In Kodritsch’s case, painting is always recognisable as such; it remains in motion and is not deadened by the fatal rigidity of definitive revision.

As a painter, Kodritsch is interested in art history, painting and the means of painting. "The making of socks" treats the painting process in an ironical way: the palette of paints he uses is included in the picture, and everything becomes clear: art comes out of tubes of paint, there’s no need to pretend this is a secret. Sigmar Polke made higher powers responsible for his pictures and Kodritsch takes this game a step further.
To this end he uses texts which appear in the pictures – sometimes as single statements: We drank a lot, but we didn´t get famous yet, it says on one of his works.
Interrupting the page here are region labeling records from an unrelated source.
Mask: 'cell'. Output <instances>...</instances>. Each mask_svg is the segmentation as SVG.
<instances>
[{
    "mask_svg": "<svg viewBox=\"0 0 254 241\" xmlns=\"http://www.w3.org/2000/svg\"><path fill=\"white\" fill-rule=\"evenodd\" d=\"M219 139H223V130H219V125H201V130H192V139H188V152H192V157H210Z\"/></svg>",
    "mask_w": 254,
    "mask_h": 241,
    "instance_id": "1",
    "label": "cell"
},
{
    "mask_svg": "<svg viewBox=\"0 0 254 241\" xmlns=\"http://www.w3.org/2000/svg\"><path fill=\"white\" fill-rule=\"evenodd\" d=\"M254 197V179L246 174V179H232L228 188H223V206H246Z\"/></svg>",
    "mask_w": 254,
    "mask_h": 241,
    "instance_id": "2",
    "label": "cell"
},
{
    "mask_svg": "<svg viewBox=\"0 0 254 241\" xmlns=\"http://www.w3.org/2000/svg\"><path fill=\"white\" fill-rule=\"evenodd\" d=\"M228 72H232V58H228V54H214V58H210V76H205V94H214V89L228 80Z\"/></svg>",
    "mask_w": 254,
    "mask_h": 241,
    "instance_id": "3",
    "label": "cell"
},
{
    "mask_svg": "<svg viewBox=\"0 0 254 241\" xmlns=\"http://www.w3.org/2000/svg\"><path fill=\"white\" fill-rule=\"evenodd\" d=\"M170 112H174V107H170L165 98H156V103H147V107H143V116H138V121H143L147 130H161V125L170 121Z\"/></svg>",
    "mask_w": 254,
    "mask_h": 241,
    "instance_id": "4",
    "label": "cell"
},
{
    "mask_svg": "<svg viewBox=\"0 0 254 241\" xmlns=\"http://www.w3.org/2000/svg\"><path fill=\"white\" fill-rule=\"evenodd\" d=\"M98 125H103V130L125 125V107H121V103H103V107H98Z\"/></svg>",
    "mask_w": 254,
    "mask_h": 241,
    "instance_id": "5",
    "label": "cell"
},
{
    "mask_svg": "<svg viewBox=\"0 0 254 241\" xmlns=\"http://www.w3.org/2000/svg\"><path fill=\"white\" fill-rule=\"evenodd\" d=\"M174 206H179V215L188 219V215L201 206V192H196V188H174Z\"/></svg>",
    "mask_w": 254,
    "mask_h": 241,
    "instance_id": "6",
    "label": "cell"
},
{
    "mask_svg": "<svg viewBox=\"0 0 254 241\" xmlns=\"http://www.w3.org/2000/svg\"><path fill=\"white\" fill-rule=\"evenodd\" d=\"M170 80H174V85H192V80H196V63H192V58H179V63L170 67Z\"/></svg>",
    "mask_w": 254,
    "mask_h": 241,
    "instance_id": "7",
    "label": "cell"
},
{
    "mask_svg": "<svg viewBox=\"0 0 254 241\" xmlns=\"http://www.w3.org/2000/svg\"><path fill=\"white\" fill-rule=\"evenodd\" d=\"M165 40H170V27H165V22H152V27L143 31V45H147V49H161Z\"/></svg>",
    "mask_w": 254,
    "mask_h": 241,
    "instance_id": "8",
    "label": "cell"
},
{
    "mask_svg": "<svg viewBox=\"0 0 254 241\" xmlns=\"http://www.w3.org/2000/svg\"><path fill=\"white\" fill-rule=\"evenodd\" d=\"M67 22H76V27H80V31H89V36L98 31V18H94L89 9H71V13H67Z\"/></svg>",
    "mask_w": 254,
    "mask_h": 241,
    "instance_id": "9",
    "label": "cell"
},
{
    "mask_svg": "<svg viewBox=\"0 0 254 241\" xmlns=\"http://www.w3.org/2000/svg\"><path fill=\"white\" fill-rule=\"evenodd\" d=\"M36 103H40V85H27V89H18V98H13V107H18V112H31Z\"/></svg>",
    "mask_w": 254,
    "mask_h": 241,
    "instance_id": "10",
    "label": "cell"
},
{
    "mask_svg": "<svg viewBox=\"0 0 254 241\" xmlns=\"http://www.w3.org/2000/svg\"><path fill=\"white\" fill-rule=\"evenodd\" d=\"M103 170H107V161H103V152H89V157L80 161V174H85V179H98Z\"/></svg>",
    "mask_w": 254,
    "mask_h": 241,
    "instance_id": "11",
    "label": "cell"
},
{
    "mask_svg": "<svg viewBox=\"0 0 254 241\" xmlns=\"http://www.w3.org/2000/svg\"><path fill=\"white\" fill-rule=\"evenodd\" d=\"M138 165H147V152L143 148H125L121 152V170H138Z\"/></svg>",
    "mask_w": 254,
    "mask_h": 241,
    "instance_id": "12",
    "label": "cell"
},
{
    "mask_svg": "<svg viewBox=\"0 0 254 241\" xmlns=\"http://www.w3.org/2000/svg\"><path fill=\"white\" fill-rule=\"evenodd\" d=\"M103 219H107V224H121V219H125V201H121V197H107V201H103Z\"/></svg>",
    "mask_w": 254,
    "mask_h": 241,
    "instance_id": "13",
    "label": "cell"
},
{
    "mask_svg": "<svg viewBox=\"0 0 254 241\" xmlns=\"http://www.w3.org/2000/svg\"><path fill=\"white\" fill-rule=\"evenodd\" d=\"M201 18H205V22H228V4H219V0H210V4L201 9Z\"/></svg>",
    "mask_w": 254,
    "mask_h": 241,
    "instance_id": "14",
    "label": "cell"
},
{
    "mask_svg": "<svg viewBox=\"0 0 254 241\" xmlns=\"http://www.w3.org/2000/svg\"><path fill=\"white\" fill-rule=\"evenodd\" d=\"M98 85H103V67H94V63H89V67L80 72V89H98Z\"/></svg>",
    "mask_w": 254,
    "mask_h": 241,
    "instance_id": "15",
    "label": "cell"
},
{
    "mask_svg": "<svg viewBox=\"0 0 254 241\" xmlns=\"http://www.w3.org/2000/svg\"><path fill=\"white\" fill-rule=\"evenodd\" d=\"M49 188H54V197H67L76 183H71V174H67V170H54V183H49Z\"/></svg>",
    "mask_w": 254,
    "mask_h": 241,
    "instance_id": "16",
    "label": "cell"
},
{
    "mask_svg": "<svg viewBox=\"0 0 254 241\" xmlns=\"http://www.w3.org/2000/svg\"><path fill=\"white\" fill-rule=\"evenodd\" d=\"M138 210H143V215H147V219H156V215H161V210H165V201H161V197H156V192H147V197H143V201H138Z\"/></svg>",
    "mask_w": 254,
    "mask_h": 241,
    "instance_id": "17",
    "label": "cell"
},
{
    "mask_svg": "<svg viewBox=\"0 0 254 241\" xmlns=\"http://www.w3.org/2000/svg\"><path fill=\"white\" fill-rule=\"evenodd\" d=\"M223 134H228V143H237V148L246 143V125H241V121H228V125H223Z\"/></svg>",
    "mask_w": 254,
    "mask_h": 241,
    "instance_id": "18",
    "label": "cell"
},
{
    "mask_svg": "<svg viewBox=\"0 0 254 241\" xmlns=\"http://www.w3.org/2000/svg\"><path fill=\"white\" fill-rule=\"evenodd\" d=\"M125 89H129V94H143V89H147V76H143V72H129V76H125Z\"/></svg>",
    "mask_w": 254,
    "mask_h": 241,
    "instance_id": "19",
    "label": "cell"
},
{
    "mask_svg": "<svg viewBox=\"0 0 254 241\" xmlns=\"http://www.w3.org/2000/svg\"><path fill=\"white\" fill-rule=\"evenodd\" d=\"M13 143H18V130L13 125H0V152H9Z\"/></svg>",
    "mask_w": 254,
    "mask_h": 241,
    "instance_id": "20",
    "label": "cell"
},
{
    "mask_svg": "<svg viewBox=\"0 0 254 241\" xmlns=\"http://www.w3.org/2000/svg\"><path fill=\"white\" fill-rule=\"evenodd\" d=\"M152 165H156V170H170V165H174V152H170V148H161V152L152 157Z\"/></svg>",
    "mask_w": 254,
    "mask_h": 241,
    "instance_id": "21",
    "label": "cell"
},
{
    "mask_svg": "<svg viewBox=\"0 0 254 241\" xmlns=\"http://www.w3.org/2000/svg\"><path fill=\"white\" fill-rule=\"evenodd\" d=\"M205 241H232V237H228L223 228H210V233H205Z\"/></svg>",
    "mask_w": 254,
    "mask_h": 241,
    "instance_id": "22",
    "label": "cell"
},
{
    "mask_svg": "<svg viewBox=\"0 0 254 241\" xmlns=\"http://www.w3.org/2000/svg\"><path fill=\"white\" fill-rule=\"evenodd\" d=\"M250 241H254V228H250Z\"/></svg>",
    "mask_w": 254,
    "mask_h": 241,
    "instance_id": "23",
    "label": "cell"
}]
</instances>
In other cases the text is an inscription or labelling of objects in the picture. Brot, Wein, Milch, Eier, Käse is written on the body of an incompletely painted naked woman. Either he is using the canvas here as a shopping list or he is signalising the list of things required to sustain life, which also include Eros and lust.

Jasper Johns appears in the flag pictures alongside Austria, his country of origin, which has almost compulsively inspired him to come up with countless ideas.
It is difficult to distinguish between provocation and resignation in this case. While a recent large flag picture presents Jörg Haider’s crashed car – a Phaeton, a myth that pushes the boundaries – a series of smaller pictures represents death as an unspectacular event: strung-up birds are juxtaposed in the same pose with a hanged man whose erect penis is a last biological marvel before the finality of death.

When Uschi Glas was awarded Austria’s Honorary Cross for Science and Art Kodritsch protested the decision together with Georg Pruscha. Both were disguised as Horst Tappert and Pierre Brice. Provocation or resignation? Kodritsch has found the right means of dealing with these phenomena by transposing them into art.
The fact that his sculpture "Reason to believe" was erected in Vienna precisely at this time is hardly a coincidence. A male figure with a tailored suit and briefcase teeters dangerously on the cornice of a high-rise building at the Getreidemarkt, on a knife edge as it were.

Kodritsch likes to present himself first and foremost as an artist, probably as a means of person concealment, and finds plenty of motifs. But his visual transpositions go beyond the mere process of depiction. Quintessentially, his work is all about coming up with ideas which have always been in short supply. He appears to have a wealth of creative capital which enables him to create amazing new artistic constructions, the product of a rare talent. As if to emphasise the point he has called one of his pictures: Manchmal fühl ich mich eher wie ein Schriftsteller ("Sometimes I feel more like a writer"). Language and images are intimately connected in his work and feed off each other in a dynamic process. So how could a standstill occur here?